Grouping plots and tables using a BY statement in SAS

Question

I am using a BY statement with both proc boxplot and proc report to create a plot and a table for each level of the BY variable. As is, the code prints all the plots and then prints all of the tables. I would like it to print the plot and then the table for each level of the By variable (so the ouput would alternate between a plot and a table). Is there a way to do this?

This is the code I currently have for the plots and tables-

proc boxplot data=study;
plot Lead_Time*Study_ID/ horizontal;
by Project_Name;
format Lead_Time dum.;
run;

proc report data=study nowd;
column ID Title Contact Status Message Audience Priority;
by Project_Name;
run;

Thank You!!

score 1 · Answer 1 · edited May 23 '17 at 12:11

1

Unfortunately, I don't think the ODS (Output Delivery System) can interleave outputs from procedures. You will need to use a macro to loop over all the by variables and call BOXPLOT and REPORT for each one.

Something like this:

%macro myreport();
%let byvars = A B C D;
%let n=4;

%do i=1 %to &n;
   %let var = %scan(&byvars,&i);
   proc something data=have(where=(byvar="&var"));
   ...;
   run;

   proc report data=have(where=(byvar="&var"));
   ....
   run;
%end;
%mend;

%myreport();

Obviously you need to change this to fit your needs. There are plenty of examples on Stackoverflow of it. Here is one: looping over character values in SAS

edited May 23 '17 at 12:11

Community

1
1

answered Aug 07 '14 at 18:44

DomPazz

12,415
17
23

Gah, never never never loop like this. Pull the macro calls from the data. – Joe Aug 07 '14 at 18:56
Or at least pass the list of byvars as a parameter to the macro. Then you can decide later whether you want to type the list or generate it. – Quentin Aug 07 '14 at 19:33
No no no. The macro should take [1] byvar as a parameter, and then generate calls to macro. No looping off macro variables. Makes my head hurt. – Joe Aug 07 '14 at 19:42
Guess different things hurt different heads. CALL EXECUTE can get ugly too, especially giving the timing issues. Or perhaps you like a different way to generate the calls? Then again, plenty of folks say to just avoid the macro language due to head hurt. sigh. – Quentin Aug 07 '14 at 19:50
`proc sql; select cats('%macro_name(',byval,')') into ... ` is my preferred way, to avoid timing issues like you say. – Joe Aug 07 '14 at 20:01
if I want to generate a list for the byvars and then pass it as a parameter to the macro what would that look like? Thank you so much for the input! – Ellie Aug 07 '14 at 20:49
Different problems have different solutions. I think for a handful of known fixed parameters (ie. by-vars) like we have above, the best way is to call the macro 4 times, each time passing in a single by-var as Joe mentioned. However, if it was an unknown number of by-vars, then looping is the best approach. To simplify the looping I recommend developing your own set of utility functions to simplify the calls and reduce any 'headaches'. – Robert Penridge Aug 07 '14 at 20:55
Looping is no better - in fact worse - when the number aren't known. You can do the same thing with a data extract. I'll explain in a separate answer. – Joe Aug 07 '14 at 21:16

score 1 · Answer 2 · answered Aug 07 '14 at 19:33

This is in principle possible using PROC DOCUMENT and the ODS DOCUMENT output type. It's not exactly easy, per se, but it's possible, and has some advantages over the macro option, although I'm not sure sufficient to recommend its use. However, it's worth exploring nonetheless.

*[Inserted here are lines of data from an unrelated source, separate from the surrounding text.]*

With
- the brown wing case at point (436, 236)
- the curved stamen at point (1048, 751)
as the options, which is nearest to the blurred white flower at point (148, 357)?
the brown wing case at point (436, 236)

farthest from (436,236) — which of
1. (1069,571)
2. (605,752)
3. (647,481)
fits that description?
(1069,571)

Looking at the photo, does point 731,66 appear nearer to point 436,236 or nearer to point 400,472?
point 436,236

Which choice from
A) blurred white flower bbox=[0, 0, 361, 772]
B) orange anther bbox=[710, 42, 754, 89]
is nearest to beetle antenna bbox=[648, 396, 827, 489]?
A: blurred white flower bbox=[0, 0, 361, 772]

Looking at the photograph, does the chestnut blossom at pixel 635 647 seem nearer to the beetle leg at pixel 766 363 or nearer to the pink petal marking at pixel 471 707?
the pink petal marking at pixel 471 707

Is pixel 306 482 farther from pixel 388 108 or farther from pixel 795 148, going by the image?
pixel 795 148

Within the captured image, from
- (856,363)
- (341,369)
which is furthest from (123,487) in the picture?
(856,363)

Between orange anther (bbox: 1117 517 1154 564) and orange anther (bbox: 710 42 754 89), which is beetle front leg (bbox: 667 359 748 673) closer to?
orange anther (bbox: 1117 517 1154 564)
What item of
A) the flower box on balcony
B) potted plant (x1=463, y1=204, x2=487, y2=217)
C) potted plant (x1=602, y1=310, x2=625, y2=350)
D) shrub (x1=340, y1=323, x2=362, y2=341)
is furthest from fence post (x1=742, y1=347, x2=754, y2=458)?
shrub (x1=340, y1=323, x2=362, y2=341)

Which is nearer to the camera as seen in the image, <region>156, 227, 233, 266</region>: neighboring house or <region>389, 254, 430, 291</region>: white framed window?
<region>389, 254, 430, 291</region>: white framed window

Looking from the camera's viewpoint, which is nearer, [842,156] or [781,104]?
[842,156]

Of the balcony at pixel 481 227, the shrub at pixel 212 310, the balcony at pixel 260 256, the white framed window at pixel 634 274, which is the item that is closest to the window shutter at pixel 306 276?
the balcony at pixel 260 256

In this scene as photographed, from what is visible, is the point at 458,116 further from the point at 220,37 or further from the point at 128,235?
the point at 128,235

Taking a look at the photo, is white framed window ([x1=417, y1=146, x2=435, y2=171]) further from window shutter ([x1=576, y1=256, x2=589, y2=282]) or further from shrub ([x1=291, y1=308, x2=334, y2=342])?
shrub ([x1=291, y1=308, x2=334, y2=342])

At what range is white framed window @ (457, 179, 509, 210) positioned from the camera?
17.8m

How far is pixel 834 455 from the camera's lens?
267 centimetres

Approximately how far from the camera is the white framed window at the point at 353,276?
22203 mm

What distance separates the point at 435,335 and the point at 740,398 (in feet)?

First off, this is largely guided (including, coincidentally, using the same dataset!) by Cynthia Zender's excellent tutorial, Have It Your Way: Rearrange and Replay Your Output with ODS DOCUMENT, presented during the 2009 SAS Global Forum. She initially describes a GUI method of doing this, but then later explains it in code, which would clearly be superior for this sort of thing. Kevin Smith covers similar ground in ODS DOCUMENT From Scratch, from 2012's SGF, though Cynthia's paper is a bit more applicable here (as she covers the exact topic).

First, you need to generate all of your results. Order here doesn't matter too much. I generate a sample of SASHELP.PRDSALE that is sorted appropriately by country.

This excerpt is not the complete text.